Within the e-commerce industry, Shopify has already emerged as a top player. In Q2 2021, the company surpassed Amazon for the first time in terms of monthly customer traffic. Over that period, Shopify saw an average of 1.16 billion monthly unique users. Amazon’s marketplace recorded an average of 1.10 billion monthly unique users over the same period. Year to date, Shopify stock has fallen 54%. This gives investors an excellent opportunity to accumulate shares at a massive discount.

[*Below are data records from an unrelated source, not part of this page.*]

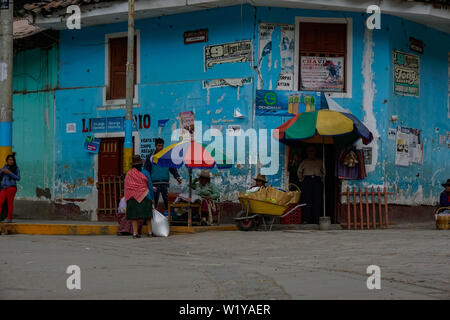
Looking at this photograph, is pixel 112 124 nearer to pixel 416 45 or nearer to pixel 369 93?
pixel 369 93

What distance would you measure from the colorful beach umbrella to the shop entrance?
2.36 feet

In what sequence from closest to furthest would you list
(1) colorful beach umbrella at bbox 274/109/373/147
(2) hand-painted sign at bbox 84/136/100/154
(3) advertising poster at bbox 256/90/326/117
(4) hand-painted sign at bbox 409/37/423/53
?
1. (1) colorful beach umbrella at bbox 274/109/373/147
2. (3) advertising poster at bbox 256/90/326/117
3. (4) hand-painted sign at bbox 409/37/423/53
4. (2) hand-painted sign at bbox 84/136/100/154

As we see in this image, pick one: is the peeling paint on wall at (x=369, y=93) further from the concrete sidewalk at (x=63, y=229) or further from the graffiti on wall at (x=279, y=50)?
the concrete sidewalk at (x=63, y=229)

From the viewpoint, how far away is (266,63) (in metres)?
15.3

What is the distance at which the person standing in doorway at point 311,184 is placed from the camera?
1498cm

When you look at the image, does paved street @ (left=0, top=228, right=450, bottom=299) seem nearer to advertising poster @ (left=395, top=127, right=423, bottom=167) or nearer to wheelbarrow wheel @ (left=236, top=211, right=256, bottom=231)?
wheelbarrow wheel @ (left=236, top=211, right=256, bottom=231)

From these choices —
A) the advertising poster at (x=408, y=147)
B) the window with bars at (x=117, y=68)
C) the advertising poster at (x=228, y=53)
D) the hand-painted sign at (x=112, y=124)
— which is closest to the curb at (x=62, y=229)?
the hand-painted sign at (x=112, y=124)

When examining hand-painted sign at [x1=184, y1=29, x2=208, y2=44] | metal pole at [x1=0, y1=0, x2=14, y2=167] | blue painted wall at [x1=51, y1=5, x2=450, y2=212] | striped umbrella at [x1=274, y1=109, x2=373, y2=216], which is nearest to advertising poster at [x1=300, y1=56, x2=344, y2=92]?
blue painted wall at [x1=51, y1=5, x2=450, y2=212]

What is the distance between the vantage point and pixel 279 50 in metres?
15.4

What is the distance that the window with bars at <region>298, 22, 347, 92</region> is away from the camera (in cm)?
1549

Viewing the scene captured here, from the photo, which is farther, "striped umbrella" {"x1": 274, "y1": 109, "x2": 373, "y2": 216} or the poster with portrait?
the poster with portrait

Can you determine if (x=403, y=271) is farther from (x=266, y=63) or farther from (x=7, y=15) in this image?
(x=7, y=15)

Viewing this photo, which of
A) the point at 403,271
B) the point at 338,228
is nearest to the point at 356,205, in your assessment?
the point at 338,228

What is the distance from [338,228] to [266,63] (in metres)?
3.95
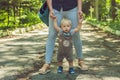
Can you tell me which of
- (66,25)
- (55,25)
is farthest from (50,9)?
(66,25)

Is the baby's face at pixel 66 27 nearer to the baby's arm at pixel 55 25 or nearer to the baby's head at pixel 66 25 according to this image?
the baby's head at pixel 66 25

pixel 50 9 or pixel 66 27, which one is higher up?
pixel 50 9

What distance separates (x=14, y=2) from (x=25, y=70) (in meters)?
15.6

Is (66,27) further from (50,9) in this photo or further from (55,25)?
(50,9)

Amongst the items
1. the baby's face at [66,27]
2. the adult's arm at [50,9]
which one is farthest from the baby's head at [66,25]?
the adult's arm at [50,9]

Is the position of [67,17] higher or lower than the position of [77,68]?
higher

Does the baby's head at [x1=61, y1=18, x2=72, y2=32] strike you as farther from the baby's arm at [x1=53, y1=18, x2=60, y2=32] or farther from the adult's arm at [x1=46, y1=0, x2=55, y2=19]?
the adult's arm at [x1=46, y1=0, x2=55, y2=19]

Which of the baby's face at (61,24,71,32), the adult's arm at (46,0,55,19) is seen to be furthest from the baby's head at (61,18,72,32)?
the adult's arm at (46,0,55,19)

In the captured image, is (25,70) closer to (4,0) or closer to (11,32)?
(11,32)

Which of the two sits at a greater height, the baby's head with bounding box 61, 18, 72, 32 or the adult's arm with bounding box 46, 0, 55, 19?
the adult's arm with bounding box 46, 0, 55, 19

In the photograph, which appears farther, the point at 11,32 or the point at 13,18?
the point at 13,18

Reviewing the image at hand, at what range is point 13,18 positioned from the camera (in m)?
25.4

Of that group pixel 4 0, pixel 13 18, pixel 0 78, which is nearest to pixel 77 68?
pixel 0 78

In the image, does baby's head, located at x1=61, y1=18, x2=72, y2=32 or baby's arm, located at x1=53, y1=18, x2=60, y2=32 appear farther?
baby's arm, located at x1=53, y1=18, x2=60, y2=32
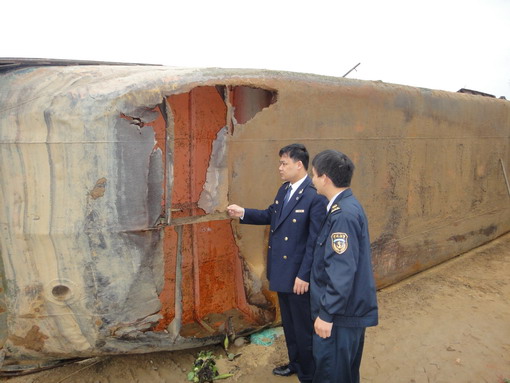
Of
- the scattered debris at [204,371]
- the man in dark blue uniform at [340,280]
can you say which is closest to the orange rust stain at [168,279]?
the scattered debris at [204,371]

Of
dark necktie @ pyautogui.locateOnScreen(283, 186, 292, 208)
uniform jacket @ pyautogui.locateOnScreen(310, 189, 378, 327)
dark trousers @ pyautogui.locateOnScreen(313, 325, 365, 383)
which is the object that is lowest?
dark trousers @ pyautogui.locateOnScreen(313, 325, 365, 383)

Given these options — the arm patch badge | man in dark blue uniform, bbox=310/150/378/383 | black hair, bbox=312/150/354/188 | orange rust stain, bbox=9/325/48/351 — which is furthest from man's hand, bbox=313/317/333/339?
orange rust stain, bbox=9/325/48/351

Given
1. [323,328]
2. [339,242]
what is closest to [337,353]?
[323,328]

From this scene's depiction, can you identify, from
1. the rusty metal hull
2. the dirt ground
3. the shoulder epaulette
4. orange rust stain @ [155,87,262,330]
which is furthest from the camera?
the dirt ground

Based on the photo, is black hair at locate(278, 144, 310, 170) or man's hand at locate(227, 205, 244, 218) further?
man's hand at locate(227, 205, 244, 218)

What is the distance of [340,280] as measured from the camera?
205 cm

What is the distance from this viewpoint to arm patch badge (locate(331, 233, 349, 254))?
2.07m

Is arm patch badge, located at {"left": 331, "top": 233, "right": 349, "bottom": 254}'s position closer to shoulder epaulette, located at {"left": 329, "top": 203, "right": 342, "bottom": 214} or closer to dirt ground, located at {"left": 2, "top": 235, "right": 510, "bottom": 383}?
shoulder epaulette, located at {"left": 329, "top": 203, "right": 342, "bottom": 214}

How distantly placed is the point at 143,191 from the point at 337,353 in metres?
1.48

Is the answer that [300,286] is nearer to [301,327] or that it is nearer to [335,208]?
[301,327]

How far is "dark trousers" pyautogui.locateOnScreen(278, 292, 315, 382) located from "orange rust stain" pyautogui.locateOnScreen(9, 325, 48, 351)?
→ 160 cm

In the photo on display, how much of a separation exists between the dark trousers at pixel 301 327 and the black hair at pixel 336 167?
2.72 ft

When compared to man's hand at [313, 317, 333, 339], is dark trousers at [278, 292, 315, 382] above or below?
below

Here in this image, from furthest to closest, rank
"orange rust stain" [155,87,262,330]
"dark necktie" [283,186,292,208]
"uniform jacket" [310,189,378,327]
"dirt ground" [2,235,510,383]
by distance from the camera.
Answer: "dirt ground" [2,235,510,383] < "orange rust stain" [155,87,262,330] < "dark necktie" [283,186,292,208] < "uniform jacket" [310,189,378,327]
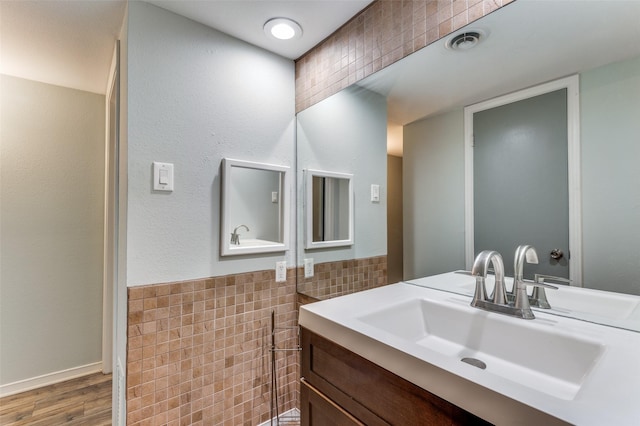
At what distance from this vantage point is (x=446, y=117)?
1184 millimetres

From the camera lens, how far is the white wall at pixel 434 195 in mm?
1155

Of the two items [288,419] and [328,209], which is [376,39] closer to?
[328,209]

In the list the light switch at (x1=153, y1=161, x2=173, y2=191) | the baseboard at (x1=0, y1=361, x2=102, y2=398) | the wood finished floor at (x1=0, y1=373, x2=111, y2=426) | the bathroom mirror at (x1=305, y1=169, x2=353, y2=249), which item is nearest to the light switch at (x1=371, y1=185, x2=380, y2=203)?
the bathroom mirror at (x1=305, y1=169, x2=353, y2=249)

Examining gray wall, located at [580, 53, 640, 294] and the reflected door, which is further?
the reflected door

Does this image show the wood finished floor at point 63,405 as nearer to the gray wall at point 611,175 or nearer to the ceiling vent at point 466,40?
the gray wall at point 611,175

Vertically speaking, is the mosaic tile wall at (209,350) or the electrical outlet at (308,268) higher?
the electrical outlet at (308,268)

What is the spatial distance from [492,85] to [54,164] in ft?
9.33

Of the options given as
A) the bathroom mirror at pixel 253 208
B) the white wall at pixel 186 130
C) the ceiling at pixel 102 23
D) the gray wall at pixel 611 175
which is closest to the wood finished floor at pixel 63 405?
the white wall at pixel 186 130

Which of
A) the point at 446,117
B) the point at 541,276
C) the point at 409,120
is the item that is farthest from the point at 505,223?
the point at 409,120

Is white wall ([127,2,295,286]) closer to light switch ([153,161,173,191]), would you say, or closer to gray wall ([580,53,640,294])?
light switch ([153,161,173,191])

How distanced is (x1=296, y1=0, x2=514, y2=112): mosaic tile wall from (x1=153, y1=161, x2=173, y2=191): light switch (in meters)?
0.85

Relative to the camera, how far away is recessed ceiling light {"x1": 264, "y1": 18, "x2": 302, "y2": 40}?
143 cm

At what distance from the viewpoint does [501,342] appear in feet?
2.98

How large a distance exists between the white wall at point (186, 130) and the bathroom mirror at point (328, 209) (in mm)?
287
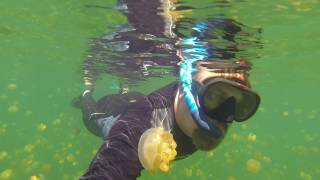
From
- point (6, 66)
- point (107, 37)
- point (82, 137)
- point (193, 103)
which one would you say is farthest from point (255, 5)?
point (6, 66)

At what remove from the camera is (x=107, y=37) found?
48.9 feet

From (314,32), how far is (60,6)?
9895mm

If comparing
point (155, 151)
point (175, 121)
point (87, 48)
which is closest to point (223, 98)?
point (175, 121)

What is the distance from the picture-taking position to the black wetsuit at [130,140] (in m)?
3.03

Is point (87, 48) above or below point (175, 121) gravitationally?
below

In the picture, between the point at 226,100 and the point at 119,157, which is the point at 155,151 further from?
the point at 226,100

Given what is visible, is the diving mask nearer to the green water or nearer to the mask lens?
the mask lens

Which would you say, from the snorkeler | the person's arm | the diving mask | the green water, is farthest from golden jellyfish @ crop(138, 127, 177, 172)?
the green water

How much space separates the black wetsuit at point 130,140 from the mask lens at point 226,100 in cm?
56

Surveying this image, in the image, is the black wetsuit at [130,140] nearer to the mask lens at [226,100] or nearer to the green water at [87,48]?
the mask lens at [226,100]

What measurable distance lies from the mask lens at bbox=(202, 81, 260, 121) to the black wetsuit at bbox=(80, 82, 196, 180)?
21.9 inches

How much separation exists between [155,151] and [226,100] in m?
0.93

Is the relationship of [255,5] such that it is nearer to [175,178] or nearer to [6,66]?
[175,178]

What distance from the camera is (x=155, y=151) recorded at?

I’m still building this position
Brookfield Renewable (TSX:BEP.UN)(NYSE:BEP) is a company that I held in 2019, before selling off the position in order to fund a purchase in one of my other growth stocks. However, despite that decision to sell, I still truly believed in the company’s long-term prospects. That’s why in early 2021, I decided to slowly start buying shares in this company. However, since then, the stock has generally traded in a downwards fashion. Depending on how you look at that, it could be seen as both bad and good. I prefer the latter.
Brookfield Renewable is one of the largest producers of renewable energy in the world. It operates a portfolio of assets capable of generating more than 21,000 MW of power. The company also boasts a massive development pipeline, which features an estimated future generation capacity of 62,000 MW. That would cement Brookfield’s position atop the renewable energy industry. Renewables are only growing in popularity among investors and in terms of consumer demand. Investors should welcome this opportunity to buy shares at depressed prices.
This stock could be massive
Topicus.com (TSXV:TOI) is a company that greatly interests me. Until last year, it was a subsidiary of Constellation Software. Like its former parent company, Topicus is an acquirer of vertical market software businesses. It follows a very similar playbook to Constellation, which bodes well for its future. However, even more interesting, is that Constellation continues to play an important role in Topicus’s business operations. Six members of the Topicus board of directors are executives from Constellation Software.
Obviously, it’s hard to say that Topicus can replicate the same success that Constellation Software has experienced in the stock market. However, the fact that it operates in the same industry and can lean on Constellation’s vast wealth of experience is very promising. Investing in this company could be seen as turning back the clock on a massively successful Canadian growth stock.